After the season ended, DeRosa, Morse, Gorzelanny, Burnett and Michael Gonzalez all left the Nationals. Asked who is missed the most, DeRosa said, “It’s a combination of all of us. To not have the lefties in the ‘pen to start the year was a situation that could haunt them. But they felt comfortable going out in getting [Rafael] Soriano and doing all those things. They have done an amazing job over there.
“I don’t want to say they took a step back. I still say that talent is there for them to win a World Series. But for whatever reason, it didn’t happen [this year].”
DeRosa is having a productive season off the bench, hitting seven home runs with 31 RBIs. He could become a free agent after the season if the Blue Jays don’t pick up his option.
“We haven’t discussed anything moving forward. I feel good. My wrist is healthy. I’m hitting the occasional home run. I’m doing my job, which is very rewarding. Last year, all I brought to the table was a voice and that was frustrating, but I did the best I could — given the circumstances,” DeRosa said.
Nationals manager Davey Johnson is planning to retire after this season. Would DeRosa be interested in the job?
“God, I haven’t even thought about that. You think Jayson Werth would listen to me? I don’t think so,” DeRosa said jokingly. “I’ve been asked that question quite a bit, but that’s down the road. I have to run it by my wife. She has been grinding it with me for so long that if I’m not going to play, I have to go home for a minute and be a dad.”

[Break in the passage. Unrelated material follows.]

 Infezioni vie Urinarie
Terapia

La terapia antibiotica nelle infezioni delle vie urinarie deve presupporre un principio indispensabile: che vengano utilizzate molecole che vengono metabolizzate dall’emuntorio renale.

ATLANTA — It was some kind of weekend for Nationals outfielder Bryce Harper at Turner Field.
On Friday against the Braves, Harper was hit twice by pitches and didn’t start the next game because of a left triceps injury, which occurred when he was hit by a Luis Avilan fastball.
“I really don’t want to comment on it,” Harper said on Sunday.
But right-hander Stephen Strasburg was able to get revenge for Harper on Saturday. Strasburg hit Justin Upton on the backside in the first inning after Jason Heyward’s leadoff home run, and warnings were issued to both benches.
Then with the Nationals leading, 4-1, Jordan Schafer led off the second inning and drew a walk. After that, Strasburg couldn’t throw a strike. With Andrelton Simmons at the plate, Strasburg threw three consecutive wild pitches, two of them behind Simmons’ back.
Home-plate umpire Marvin Hudson immediately threw Strasburg and manager Davey Johnson out of the game after the third wild pitch, which enabled Schafer to score. Harper entered as a defensive replacement in the bottom of the ninth inning and played the rest of the game in left field, going 0-for-2 in the Nationals’ 8-7 win over the Braves in 15 innings.
In Washington’s 3-2 loss on Sunday, Harper went 2-for-4, but struck out to end the game. With a 1-2 count, Braves closer Craig Kimbrel threw a pitch and it appeared Harper checked his swing, but Hudson, the third-base umpire in this contest, said he swung at the pitch, ending the game. Harper was clearly upset and was arguing with the umpires until teammate Jayson Werth told Harper to walk away.
“The home-plate umpire [Wally Bell] said no three times. He doesn’t want to check,” Harper said. “They obviously check and they bang me. That’s one less pitch I see against [Kimbrel]. He is a great closer. Trying to see as many pitches [as I can] is huge.”
Throughout the weekend, Braves fans were jeering Harper. How did he feel about being the most hated member of the Nationals?
“I love these fans, I really do,” Harper said. “These people are absolutely unbelievable for their team. If I was playing for a team like this and a crowd like that, I’d be stoked to play every night, too.
“But I love playing in Nats Park, too. We have a great crowd, too. Going to Philly, going [to Atlanta], Fenway, New York, there are so many great crowds. This is a baseball organization that really loves the Braves.”